Texte ::
Autre poids lourd de la Cedeao, le Nigeria est également un fervent soutien d’Umaru Embalo. En le recevant dernièrement à Abuja, le Président Muhamadu Buhari a insisté sur la nécessité pour les chefs d’État de la Cedeao «de veiller à la stabilisation de la sous-région sur les plans politique, économique et sécuritaire».
«Il est opportun que vous ayez derrière vous les dirigeants ouest-africains, le Président du Sénégal Macky Sall et celui du Niger Mahamadou Issoufou, deux dirigeants qui ont le respect de leur pays», a déclaré le Président du Nigeria.
À Niamey, Umaro Sissoco Embalo a reçu l’appui et la reconnaissance de son «homologue» nigérien qui assure la présidence de la Cedeao.

Données fournies ::
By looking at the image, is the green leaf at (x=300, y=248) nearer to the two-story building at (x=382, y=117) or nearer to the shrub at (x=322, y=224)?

Énoncé :: Mets à jour le texte sur le soutien du Nigeria à Umaru Embalo, de « Autre poids lourd » à « Président du Nigeria. », en remplaçant « Cedeao » par « CEDEAO ».

Résultat ::
Autre poids lourd de la CEDEAO, le Nigeria est également un fervent soutien d’Umaru Embalo. En le recevant dernièrement à Abuja, le Président Muhamadu Buhari a insisté sur la nécessité pour les chefs d’État de la CEDEAO «de veiller à la stabilisation de la sous-région sur les plans politique, économique et sécuritaire».
«Il est opportun que vous ayez derrière vous les dirigeants ouest-africains, le Président du Sénégal Macky Sall et celui du Niger Mahamadou Issoufou, deux dirigeants qui ont le respect de leur pays», a déclaré le Président du Nigeria.